## START

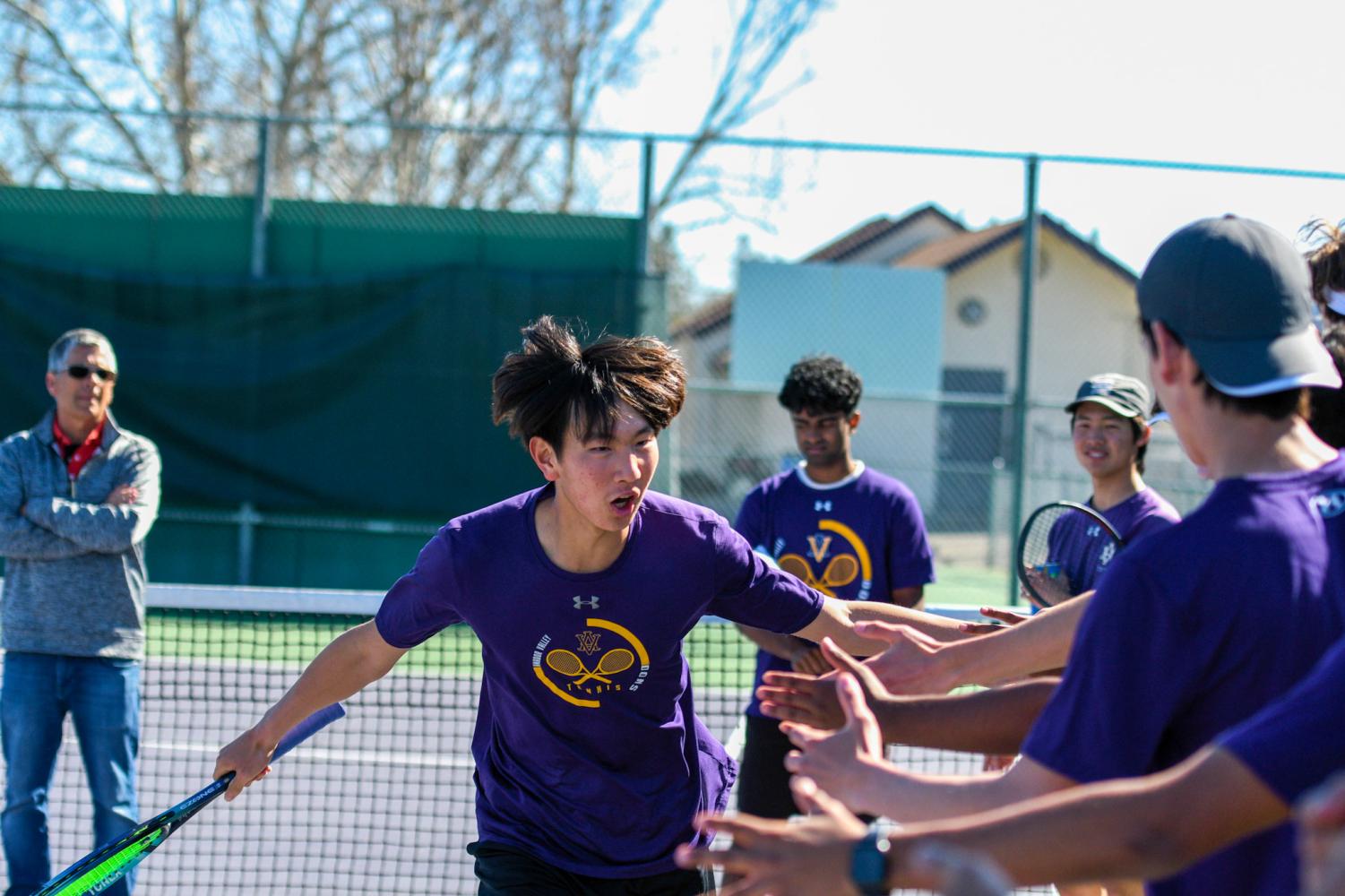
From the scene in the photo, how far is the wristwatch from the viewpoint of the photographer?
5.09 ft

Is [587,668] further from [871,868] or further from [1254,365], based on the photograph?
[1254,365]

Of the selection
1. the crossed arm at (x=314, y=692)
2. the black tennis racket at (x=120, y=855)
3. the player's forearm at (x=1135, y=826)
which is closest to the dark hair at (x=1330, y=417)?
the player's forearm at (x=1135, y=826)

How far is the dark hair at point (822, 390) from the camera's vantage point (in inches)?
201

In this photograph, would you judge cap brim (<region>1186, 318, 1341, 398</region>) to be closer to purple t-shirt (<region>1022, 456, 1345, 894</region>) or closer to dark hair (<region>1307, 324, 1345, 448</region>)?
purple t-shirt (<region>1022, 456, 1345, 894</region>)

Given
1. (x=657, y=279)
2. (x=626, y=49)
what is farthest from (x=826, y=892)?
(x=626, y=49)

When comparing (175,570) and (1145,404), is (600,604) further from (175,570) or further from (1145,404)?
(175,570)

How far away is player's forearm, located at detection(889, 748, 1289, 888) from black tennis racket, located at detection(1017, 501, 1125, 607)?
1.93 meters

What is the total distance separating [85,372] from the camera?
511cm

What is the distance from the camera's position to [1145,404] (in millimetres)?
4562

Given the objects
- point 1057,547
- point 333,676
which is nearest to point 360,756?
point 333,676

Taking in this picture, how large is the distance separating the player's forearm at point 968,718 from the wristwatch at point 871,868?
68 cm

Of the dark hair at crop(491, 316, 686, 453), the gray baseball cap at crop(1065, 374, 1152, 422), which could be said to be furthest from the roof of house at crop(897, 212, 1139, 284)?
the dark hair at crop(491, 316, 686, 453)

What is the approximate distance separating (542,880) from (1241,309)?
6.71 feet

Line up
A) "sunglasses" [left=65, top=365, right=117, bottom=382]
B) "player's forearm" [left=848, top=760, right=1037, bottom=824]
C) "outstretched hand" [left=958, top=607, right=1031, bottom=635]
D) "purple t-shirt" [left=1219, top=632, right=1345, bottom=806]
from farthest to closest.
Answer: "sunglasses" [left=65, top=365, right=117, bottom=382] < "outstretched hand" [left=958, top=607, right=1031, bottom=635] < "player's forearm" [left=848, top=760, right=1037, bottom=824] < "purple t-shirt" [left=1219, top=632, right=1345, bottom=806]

## END

- _WORK TO BE COMPLETED_
Reproduce every item above verbatim, line by line, and omit the pictures.

- _ANSWER TO THE EXERCISE_
From the scene in the photo, how far is the wristwatch from the viewpoint of the photographer?
5.09 ft

Is [587,668] further from [871,868] or further from [1254,365], based on the photograph?
[1254,365]

Of the selection
1. the crossed arm at (x=314, y=692)
2. the black tennis racket at (x=120, y=855)
3. the player's forearm at (x=1135, y=826)
which is closest to the dark hair at (x=1330, y=417)?
the player's forearm at (x=1135, y=826)

How far is the dark hair at point (822, 390) from the camera's vantage point (in inches)?
201

In this photograph, would you judge cap brim (<region>1186, 318, 1341, 398</region>) to be closer to purple t-shirt (<region>1022, 456, 1345, 894</region>) or closer to dark hair (<region>1307, 324, 1345, 448</region>)?
purple t-shirt (<region>1022, 456, 1345, 894</region>)

Given
1. (x=657, y=279)
2. (x=626, y=49)
what is farthest from (x=826, y=892)?
(x=626, y=49)

When comparing (175,570) and (1145,404), is (600,604) further from (175,570) or further from (1145,404)?
(175,570)

How far away is player's forearm, located at detection(889, 748, 1289, 888) from black tennis racket, located at detection(1017, 501, 1125, 607)?
1.93 meters

What is the total distance separating [85,372] from the camera?
511cm

What is the distance from the camera's position to [1145,404] (in millimetres)?
4562

Given the objects
- point 1057,547
- point 333,676
which is nearest to point 360,756?
point 333,676

Taking in this picture, how large is the distance separating the player's forearm at point 968,718 from the wristwatch at point 871,868?
68 cm

Of the dark hair at crop(491, 316, 686, 453), the gray baseball cap at crop(1065, 374, 1152, 422), which could be said to be furthest from the roof of house at crop(897, 212, 1139, 284)?
the dark hair at crop(491, 316, 686, 453)

What is the approximate distance separating (542,880) from (1241,309)?
6.71 feet

Line up
A) "sunglasses" [left=65, top=365, right=117, bottom=382]
B) "player's forearm" [left=848, top=760, right=1037, bottom=824]
C) "outstretched hand" [left=958, top=607, right=1031, bottom=635]
D) "purple t-shirt" [left=1219, top=632, right=1345, bottom=806]
from farthest to closest.
Answer: "sunglasses" [left=65, top=365, right=117, bottom=382] < "outstretched hand" [left=958, top=607, right=1031, bottom=635] < "player's forearm" [left=848, top=760, right=1037, bottom=824] < "purple t-shirt" [left=1219, top=632, right=1345, bottom=806]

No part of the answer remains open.